**WHAT TO DO**
Copy each of the entries below word for word, from the first line to the last, with no changes.
## START EXTRACTED DATA
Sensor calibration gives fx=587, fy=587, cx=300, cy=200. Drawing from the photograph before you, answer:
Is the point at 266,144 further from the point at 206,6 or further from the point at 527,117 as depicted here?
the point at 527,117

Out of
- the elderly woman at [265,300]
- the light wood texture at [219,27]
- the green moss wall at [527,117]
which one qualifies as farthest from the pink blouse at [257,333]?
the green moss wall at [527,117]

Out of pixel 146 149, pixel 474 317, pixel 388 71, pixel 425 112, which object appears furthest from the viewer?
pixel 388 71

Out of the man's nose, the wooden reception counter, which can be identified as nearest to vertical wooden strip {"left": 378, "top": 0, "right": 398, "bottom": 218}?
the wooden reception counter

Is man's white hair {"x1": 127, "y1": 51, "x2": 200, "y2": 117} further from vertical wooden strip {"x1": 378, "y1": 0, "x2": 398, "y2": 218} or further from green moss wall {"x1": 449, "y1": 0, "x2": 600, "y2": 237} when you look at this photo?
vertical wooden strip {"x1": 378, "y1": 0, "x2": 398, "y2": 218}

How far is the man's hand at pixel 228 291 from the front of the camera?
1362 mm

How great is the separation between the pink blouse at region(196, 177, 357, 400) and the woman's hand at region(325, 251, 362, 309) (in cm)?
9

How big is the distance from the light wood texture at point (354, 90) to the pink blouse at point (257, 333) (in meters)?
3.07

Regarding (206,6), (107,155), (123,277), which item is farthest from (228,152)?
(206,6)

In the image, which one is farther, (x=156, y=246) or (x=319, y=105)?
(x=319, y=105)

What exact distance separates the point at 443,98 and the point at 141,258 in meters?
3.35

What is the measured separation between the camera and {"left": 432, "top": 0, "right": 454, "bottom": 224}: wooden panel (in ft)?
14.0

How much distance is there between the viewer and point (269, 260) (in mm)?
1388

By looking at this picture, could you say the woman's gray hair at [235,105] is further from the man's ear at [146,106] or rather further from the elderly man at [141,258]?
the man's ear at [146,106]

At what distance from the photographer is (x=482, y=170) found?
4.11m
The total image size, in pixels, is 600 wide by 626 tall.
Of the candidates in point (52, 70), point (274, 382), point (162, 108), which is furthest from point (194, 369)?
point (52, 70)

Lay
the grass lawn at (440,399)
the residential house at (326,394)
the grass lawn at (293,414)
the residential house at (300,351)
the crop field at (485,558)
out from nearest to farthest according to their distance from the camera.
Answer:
## END EXTRACTED DATA
**PROBLEM SOLUTION**
Sensor calibration gives fx=587, fy=587, cx=300, cy=200. Drawing from the photograph before you, answer:
Is the point at 266,144 further from the point at 206,6 or further from the point at 527,117 as depicted here?
the point at 527,117

Out of
- the elderly woman at [265,300]
- the light wood texture at [219,27]
- the green moss wall at [527,117]
which one qualifies as farthest from the pink blouse at [257,333]?
the green moss wall at [527,117]

Out of pixel 146 149, pixel 474 317, pixel 388 71, pixel 425 112, which object appears furthest from the viewer?
pixel 388 71

Out of the man's nose, the wooden reception counter, which can be identified as nearest to vertical wooden strip {"left": 378, "top": 0, "right": 398, "bottom": 218}?
the wooden reception counter

Is man's white hair {"x1": 127, "y1": 51, "x2": 200, "y2": 117} further from vertical wooden strip {"x1": 378, "y1": 0, "x2": 398, "y2": 218} or further from green moss wall {"x1": 449, "y1": 0, "x2": 600, "y2": 237} when you look at this photo?
vertical wooden strip {"x1": 378, "y1": 0, "x2": 398, "y2": 218}

How far is the man's hand at pixel 228 291 from the front of the camera?
1362 mm

How great is the separation between the pink blouse at region(196, 177, 357, 400) and the woman's hand at region(325, 251, 362, 309) (in cm)?
9

How big is the distance from the light wood texture at point (354, 90) to the pink blouse at point (257, 333) (in meters)?
3.07

Regarding (206,6), (107,155), (123,277), which item is farthest from (228,152)?
(206,6)

In the image, which one is farther, (x=156, y=246) or (x=319, y=105)?
(x=319, y=105)

What exact distance separates the point at 443,98 and the point at 141,258 in meters?
3.35

What is the measured separation between the camera and {"left": 432, "top": 0, "right": 454, "bottom": 224}: wooden panel (in ft)?
14.0

How much distance is there between the viewer and point (269, 260) (in mm)?
1388

By looking at this picture, could you say the woman's gray hair at [235,105] is further from the man's ear at [146,106] or rather further from the elderly man at [141,258]?
the man's ear at [146,106]

At what distance from the photographer is (x=482, y=170) found?
4.11m
The total image size, in pixels, is 600 wide by 626 tall.
Of the candidates in point (52, 70), point (274, 382), point (162, 108), which is furthest from point (194, 369)?
point (52, 70)

Lay
the grass lawn at (440,399)
the residential house at (326,394)
the grass lawn at (293,414)
the residential house at (300,351)
the crop field at (485,558)
out from nearest to farthest according to their distance from the camera.
Answer:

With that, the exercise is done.